I think provisioning systems and managing the content to be
provisioned to those systems are separate tasks. I could see a
benefit to having a UI workflow that pulls together pieces of each
integrated in one UI, but managing a software distribution and
provisioning systems are still separate tasks and I think presenting
the intricacies of both all together in one UI might be a bit
overwhelming.
It's blurred. Provisioning essentially means "giving out resources",
so not only can distributions be provisioned, but also packages, also
things like IP addresses and hostnames (which cobbler also does if so
configured).
Sure, that makes sense. I suspect, though, that there are a lot of
intricacies to cobbler-provisioning that are maybe too detailed or
in-depth or not commonly-used for the sort of workflow I was
envisioning that pulp could support. I just worry about the interface
getting too crowded and complex for what should be a simple workflow
that just happens to span a few different types of tasks, you know?

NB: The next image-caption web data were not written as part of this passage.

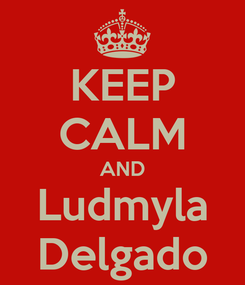 Poster: KEEP CALM AND Ludmyla Delgado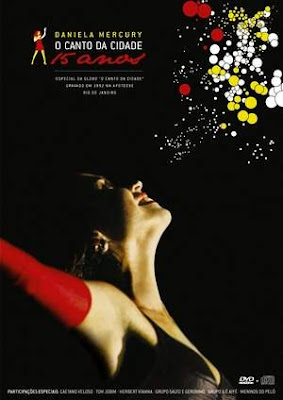 Daniela+Mercury+ +O+Canto+da+Cidade+ +15+Anos Download Daniela Mercury   O Canto da Cidade: 15 Anos   DVDRip Download Filmes Grátis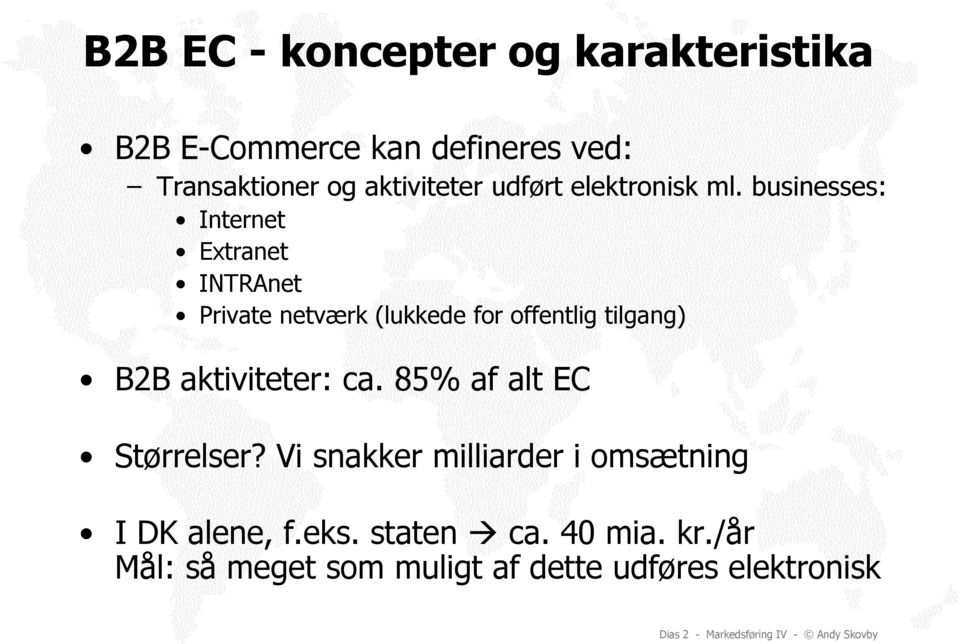 businesses: Internet Extranet INTRAnet Private netværk (lukkede for offentlig tilgang) B2B aktiviteter: ca.
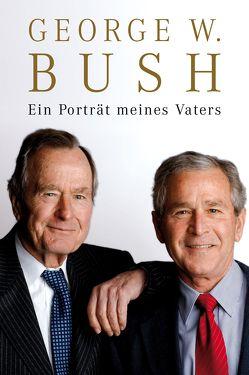 Ein Porträt meines Vaters von Bush,  George W, Fleischmann,  Paul
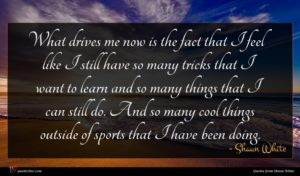 Shaun White quote : What drives me now ...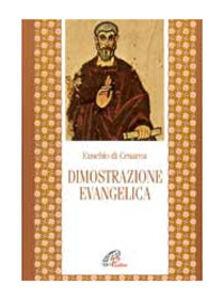 Libro La dimostrazione evangelica Eusebio di Cesarea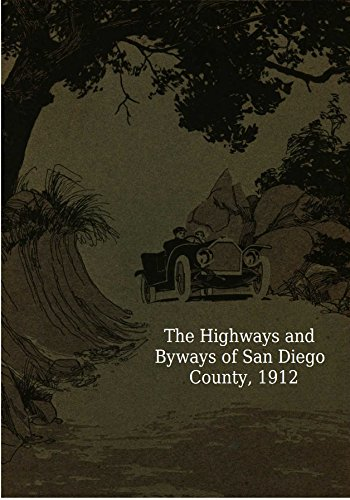 Highway & ByWays of San Diego County (English Edition) por Roscoe S. Porter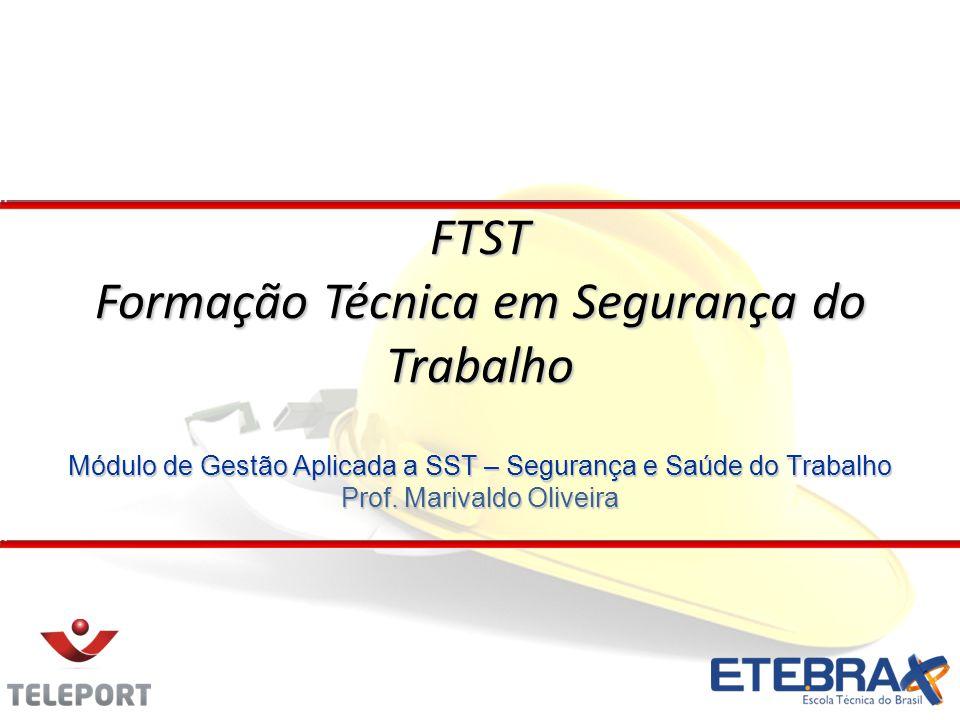 Módulo de Gestão Aplicada a SST – Segurança e Saúde do Trabalho Prof. Marivaldo Oliveira FTST Formação Técnica em Segurança do Trabalho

I have some ideas about that about expressing simpler views for some of
our larger users -- this is all about allowing users who just own
certain systems to just access the bits they need without seeing the
additional complexity. Yes, I agree, there are starting to be too many
fields in there.
Maybe it would help to analogize what I mean: if I just want to make a
peanut butter sandwich, I don't need to be offered an apron, french
chopping knife, a 36-inch long cutting board, and a food processor to
do so. I mean, maybe the food processor would be handy if I wanted to
shell and crush the peanuts and make freshly made peanut butter for my
sandwich, but that's definitely a path less travelled :) But if I'm
Martha Stewart making a Thanksgiving feast, then at least some of
those tools probably are absolutely essential. Is the type of person
who makes PB&J and mac&cheese going to be able to do so with a Martha
Stewart kitchen (TM)? Yeh, but it might be a lot more
confusing/complicated for them ("which knife do i use?" "what does
this tool do?") And it's not a simple vs complex dichotomy, add a
cafeteria chef into the mix who cooks for 500 people a day, and he'll
have a third separate workflow from myself and Martha and maybe needs
even more different tools.
I generally prefer to make tools that allow people to define their own
workflows, very much in the LEGO (TM) building block vein. If you don't
want to use the green blocks, it's okay :)
Either way I don't see what is there as being that complex, and I'm open
to making them simpler however we can.
.. snip ...
So I was thinking that maybe pulp could be a UI geared to the
current Satellite
build-your-distro-push-it-out-to-systems-and-update-your-distro-and-update-those-systems
workflow that Satellite (and Spacewalk :) ) users go through today.
This isn't to say there aren't other workflows that would use
either/or or both the repo management bits and cobbler, but pulp
would be an interface specifically geared towards the common
Satellite/Spacewalk workflow we know so well from working with and
going out and interviewing customers of the Satellite product.
If it's geared to that workflow, why is it not part of Spacewalk? I
think that package management (RPMs) is the core use of Spacewalk
today ... with the other features as being very useful but kind of a
"bonus". So maybe it could be just done as upgrades to that project
if it's more about that workflow?
Well, I do think there was some thought to it eventually replacing
Spacewalk. I am not sure if a 'clean slate' is needed there or not. If
cobbler is getting integrated into spacewalk, does that make spacewalk
the horse that ate the dog (cobbler) that ate the cat (pulp?) that ate
the mouse (my sanity?)
Not sure, but perhaps there is a hole in my bucket.
Either way, cobbler's repo stuff could remain the backend. I am less
interested in what happens with the Web details (they are very
important, don't get me wrong), but am mainly interested in seeing we
leverage available bits on the backend.
Seems reasonable :)
If Pulp would want to be a WebUI that supported the Cobbler API,
maybe that does make sense, but seeing the linkage that exists today
where we can associate profiles with repos in Cobbler, I like them
being together.
I'm not quite following this - you're saying you'd like pulp and
cobbler to be together, or you'd like the webui to be together with
cobbler?
I think I'm saying I'd like everything in Pulp to be added to Cobbler as
cobbler enhancements, just because cobbler's core (not so much the
webapp) already has what it takes to do most of the repo management, the
rest is extensible, and it integrates at API level with provisioning
already.
Perhaps the new webapp could have different perspectives for repos
versus installation, maybe that's a good solution?